Sunday, September 25, 2011

trace de pas


St. Aubin
Sitting in the shade of some trees at the base of the church St. Aubin, finished with my shopping at the market and listening to a really talented street musician on an instrument I don't know the name of.  Really, just a wonderful day.

The silhouette of the musician, and all his admirers

Sunshine streams down around me, illuminating the deep brick colors of the buildings and roofs across the street and putting in a serious bid that we're not quite done with summer. Pain au chocolat from my usual market-baker, and some dried mango make the perfect early Sunday afternoon snack, and finally, I'm peacefully content.

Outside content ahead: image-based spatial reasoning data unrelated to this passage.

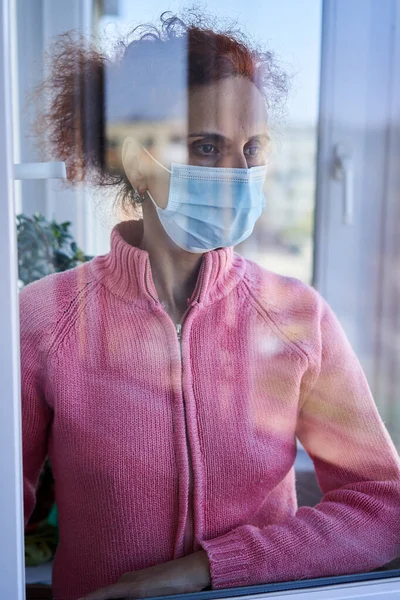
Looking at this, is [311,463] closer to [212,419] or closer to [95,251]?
[212,419]

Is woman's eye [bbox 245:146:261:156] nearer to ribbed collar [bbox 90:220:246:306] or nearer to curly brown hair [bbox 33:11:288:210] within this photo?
curly brown hair [bbox 33:11:288:210]

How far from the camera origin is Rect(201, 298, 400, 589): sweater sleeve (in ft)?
3.69

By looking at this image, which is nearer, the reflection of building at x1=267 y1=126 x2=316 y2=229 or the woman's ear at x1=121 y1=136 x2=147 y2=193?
the woman's ear at x1=121 y1=136 x2=147 y2=193

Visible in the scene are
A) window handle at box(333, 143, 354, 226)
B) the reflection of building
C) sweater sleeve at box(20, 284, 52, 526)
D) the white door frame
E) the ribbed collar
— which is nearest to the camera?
the white door frame

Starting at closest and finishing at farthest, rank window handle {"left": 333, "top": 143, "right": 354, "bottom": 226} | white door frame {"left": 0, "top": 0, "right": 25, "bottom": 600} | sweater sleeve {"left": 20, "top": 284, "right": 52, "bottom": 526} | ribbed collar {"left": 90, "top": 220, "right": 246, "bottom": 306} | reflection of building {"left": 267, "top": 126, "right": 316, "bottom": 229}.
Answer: white door frame {"left": 0, "top": 0, "right": 25, "bottom": 600} < sweater sleeve {"left": 20, "top": 284, "right": 52, "bottom": 526} < ribbed collar {"left": 90, "top": 220, "right": 246, "bottom": 306} < reflection of building {"left": 267, "top": 126, "right": 316, "bottom": 229} < window handle {"left": 333, "top": 143, "right": 354, "bottom": 226}

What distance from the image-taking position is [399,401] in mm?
1396

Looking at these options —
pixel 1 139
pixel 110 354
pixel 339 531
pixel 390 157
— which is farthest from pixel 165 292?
pixel 390 157

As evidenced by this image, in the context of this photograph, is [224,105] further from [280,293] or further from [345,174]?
[345,174]

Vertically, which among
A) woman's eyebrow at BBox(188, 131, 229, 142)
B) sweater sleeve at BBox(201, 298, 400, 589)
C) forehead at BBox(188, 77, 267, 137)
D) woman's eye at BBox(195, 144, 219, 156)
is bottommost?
sweater sleeve at BBox(201, 298, 400, 589)

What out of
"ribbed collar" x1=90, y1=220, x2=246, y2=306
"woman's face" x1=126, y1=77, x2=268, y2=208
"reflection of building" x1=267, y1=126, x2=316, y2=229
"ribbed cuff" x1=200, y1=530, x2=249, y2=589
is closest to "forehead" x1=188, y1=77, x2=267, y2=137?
"woman's face" x1=126, y1=77, x2=268, y2=208

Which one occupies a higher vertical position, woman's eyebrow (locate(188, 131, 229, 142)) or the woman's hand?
woman's eyebrow (locate(188, 131, 229, 142))

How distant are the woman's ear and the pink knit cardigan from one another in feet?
0.30

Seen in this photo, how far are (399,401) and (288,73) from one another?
744 millimetres

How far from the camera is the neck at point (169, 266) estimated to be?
1.18 meters
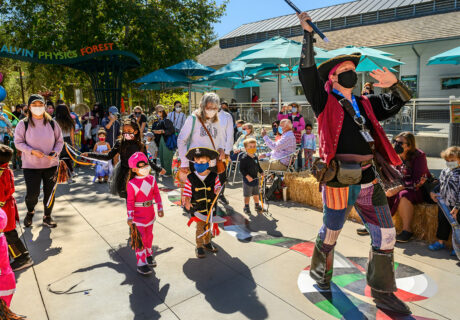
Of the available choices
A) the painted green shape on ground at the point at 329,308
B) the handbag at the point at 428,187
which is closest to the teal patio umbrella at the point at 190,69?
the handbag at the point at 428,187

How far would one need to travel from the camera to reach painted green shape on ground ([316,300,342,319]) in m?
2.93

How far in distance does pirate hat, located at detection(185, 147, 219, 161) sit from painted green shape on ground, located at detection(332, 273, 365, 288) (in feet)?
6.24

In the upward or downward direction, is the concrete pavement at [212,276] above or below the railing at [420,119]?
below

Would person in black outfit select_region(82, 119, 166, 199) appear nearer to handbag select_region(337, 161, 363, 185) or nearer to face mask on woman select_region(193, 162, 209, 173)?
face mask on woman select_region(193, 162, 209, 173)

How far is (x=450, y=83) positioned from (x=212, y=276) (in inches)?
709

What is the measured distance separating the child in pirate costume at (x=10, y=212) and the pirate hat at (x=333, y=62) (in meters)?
3.38

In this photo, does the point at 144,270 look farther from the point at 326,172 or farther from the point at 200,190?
the point at 326,172

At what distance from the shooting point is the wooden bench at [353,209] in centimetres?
432

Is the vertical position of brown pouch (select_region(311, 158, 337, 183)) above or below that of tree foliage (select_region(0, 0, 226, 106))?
below

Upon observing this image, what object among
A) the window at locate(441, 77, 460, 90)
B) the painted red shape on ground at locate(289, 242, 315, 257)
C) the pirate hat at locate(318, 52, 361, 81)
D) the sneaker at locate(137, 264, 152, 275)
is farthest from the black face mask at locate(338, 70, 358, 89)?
the window at locate(441, 77, 460, 90)

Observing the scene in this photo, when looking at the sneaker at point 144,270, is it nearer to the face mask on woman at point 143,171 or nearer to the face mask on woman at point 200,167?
the face mask on woman at point 143,171

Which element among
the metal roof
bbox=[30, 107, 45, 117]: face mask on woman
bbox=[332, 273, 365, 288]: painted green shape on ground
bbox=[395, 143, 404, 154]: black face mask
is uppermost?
the metal roof

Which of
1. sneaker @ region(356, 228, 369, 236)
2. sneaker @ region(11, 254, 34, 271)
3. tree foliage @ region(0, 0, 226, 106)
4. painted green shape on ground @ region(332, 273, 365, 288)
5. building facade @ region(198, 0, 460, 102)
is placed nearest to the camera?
painted green shape on ground @ region(332, 273, 365, 288)

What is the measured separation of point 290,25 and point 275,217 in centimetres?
2354
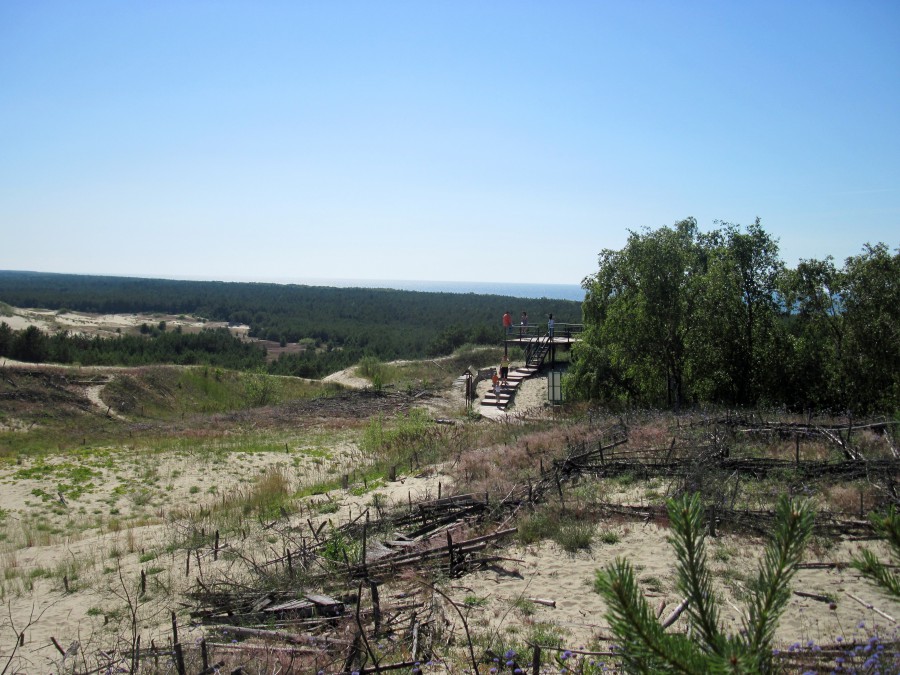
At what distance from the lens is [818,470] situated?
895 centimetres

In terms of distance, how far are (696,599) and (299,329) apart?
88.8 meters

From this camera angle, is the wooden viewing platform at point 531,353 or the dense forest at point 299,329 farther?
the dense forest at point 299,329

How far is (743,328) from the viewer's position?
66.7ft

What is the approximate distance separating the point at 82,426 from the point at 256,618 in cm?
2691

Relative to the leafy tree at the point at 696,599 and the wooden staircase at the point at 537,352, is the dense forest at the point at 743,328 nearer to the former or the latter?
the wooden staircase at the point at 537,352

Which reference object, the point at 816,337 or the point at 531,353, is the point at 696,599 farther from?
the point at 531,353

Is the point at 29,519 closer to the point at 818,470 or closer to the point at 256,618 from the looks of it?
the point at 256,618

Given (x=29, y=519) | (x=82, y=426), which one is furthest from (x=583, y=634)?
(x=82, y=426)

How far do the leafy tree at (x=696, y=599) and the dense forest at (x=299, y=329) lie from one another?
48578 millimetres

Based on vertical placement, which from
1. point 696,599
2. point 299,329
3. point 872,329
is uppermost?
point 872,329

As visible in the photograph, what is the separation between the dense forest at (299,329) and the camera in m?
50.0

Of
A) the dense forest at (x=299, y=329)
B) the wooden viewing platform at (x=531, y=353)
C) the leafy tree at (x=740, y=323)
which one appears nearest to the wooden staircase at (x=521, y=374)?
the wooden viewing platform at (x=531, y=353)

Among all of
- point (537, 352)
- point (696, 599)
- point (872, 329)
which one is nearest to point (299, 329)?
point (537, 352)

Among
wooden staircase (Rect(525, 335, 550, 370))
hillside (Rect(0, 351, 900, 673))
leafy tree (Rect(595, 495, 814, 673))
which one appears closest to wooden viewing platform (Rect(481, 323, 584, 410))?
wooden staircase (Rect(525, 335, 550, 370))
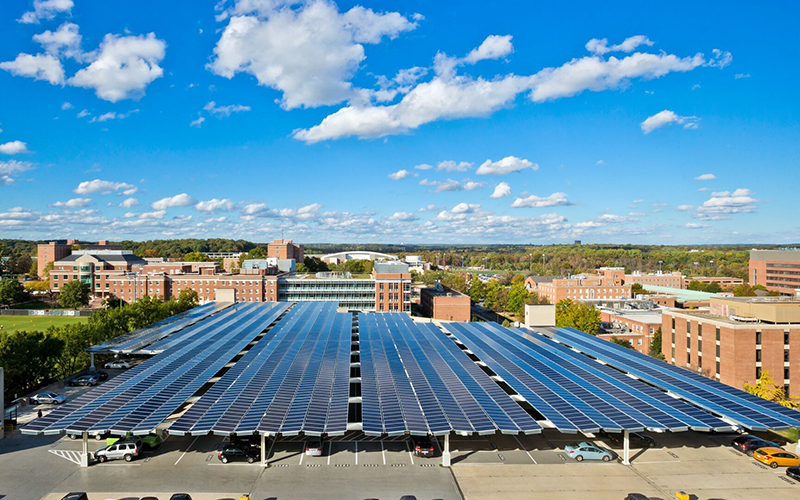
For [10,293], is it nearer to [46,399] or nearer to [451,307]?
[46,399]

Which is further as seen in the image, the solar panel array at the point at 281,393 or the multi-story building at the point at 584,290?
the multi-story building at the point at 584,290

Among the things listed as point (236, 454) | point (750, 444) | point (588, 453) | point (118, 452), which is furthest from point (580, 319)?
point (118, 452)

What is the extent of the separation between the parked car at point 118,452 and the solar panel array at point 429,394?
12.2 meters

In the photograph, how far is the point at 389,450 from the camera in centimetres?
2645

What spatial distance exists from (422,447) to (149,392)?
17.4m

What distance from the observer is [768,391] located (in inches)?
1511

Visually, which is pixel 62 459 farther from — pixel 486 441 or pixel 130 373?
pixel 486 441

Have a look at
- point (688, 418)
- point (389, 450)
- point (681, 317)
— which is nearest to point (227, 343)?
point (389, 450)

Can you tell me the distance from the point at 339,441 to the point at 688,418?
63.5 ft

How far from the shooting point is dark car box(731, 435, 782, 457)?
26.4 meters

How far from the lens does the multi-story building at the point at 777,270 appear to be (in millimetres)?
119125

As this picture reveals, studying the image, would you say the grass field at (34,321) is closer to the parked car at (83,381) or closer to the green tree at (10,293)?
the green tree at (10,293)

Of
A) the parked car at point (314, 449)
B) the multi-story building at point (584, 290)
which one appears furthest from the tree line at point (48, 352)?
the multi-story building at point (584, 290)

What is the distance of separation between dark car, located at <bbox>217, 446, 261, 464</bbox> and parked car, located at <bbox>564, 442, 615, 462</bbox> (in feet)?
55.0
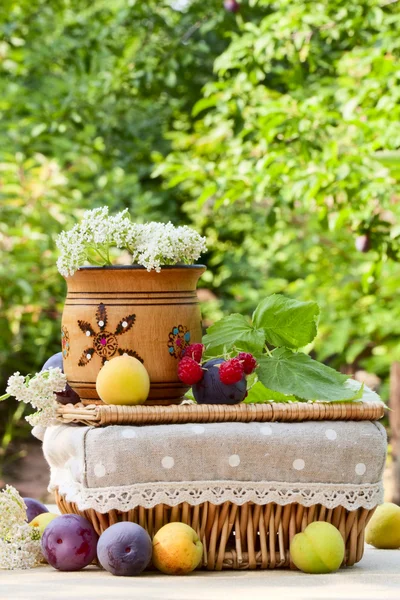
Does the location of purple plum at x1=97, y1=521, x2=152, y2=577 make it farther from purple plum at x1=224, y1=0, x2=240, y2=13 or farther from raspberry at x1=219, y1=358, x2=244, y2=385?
purple plum at x1=224, y1=0, x2=240, y2=13

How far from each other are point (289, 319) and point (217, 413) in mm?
271

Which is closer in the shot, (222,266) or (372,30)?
(372,30)

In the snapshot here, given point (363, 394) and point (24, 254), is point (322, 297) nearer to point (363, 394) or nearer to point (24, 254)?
point (24, 254)

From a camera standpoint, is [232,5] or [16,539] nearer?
[16,539]

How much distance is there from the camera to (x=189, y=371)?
1744mm

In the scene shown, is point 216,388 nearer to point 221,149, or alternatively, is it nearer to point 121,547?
point 121,547

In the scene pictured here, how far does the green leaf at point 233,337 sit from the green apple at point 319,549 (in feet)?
1.13

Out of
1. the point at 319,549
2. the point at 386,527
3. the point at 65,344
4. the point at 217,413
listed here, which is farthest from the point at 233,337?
the point at 386,527

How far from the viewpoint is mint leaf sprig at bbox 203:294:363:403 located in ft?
5.92

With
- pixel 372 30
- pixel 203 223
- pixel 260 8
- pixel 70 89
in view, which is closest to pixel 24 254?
pixel 70 89

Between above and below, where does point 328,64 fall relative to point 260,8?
below

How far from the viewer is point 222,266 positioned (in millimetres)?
5754

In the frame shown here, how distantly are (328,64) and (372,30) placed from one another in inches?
7.8

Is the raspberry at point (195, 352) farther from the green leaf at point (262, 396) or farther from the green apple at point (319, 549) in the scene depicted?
the green apple at point (319, 549)
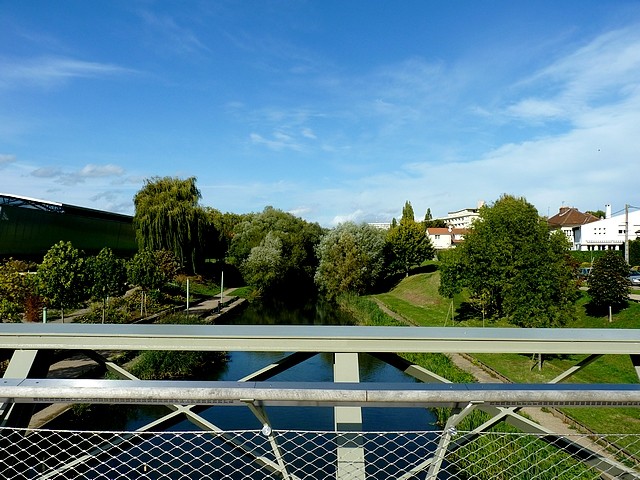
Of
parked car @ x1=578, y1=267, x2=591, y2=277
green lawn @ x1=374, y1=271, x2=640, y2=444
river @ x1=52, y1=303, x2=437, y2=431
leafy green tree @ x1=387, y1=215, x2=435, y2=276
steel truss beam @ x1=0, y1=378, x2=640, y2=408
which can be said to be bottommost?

There's something so wonderfully French about renting one of the city bikes (free for the first half hour) and riding into the city to do my shopping at the Sunday market (organic tomatoes, fresh fruit, dried mangos, almonds, candied ginger, fresh garlic)...   Makes the harder days seem far away and reminds me of some of the reasons I decided that to pick up and move to this far away continent.

Back home: It's nice to just find the little things -- the bookseller who has an open bottle of wine, the pleasure of having a clean apartment, painting while sitting and drinking my cup of tea, talking to family and friends on skype -- are starting to be incredibly reassuring, rather than strange.  Friday night I went over to Emily's apartment to help her with her internet -- Emily's one of the other new Americans, but she's 18 and this is her first company, neither her nor her mom speak any French -- so I called to find out that there is a mouse on their line (not so sure if that's literal or a French turn of phrase) and set up a technician to come on Monday for them.  It makes me grateful that of all the places I could have ended up, the country where I already spoke some of the language is where I ended up -- the helplessness is really a huge factor when you can't even say "can you please send a technician to fix my internet, it's been a few weeks now and I neeeeeeeeed to have contact with the outside world!" or some such thing.  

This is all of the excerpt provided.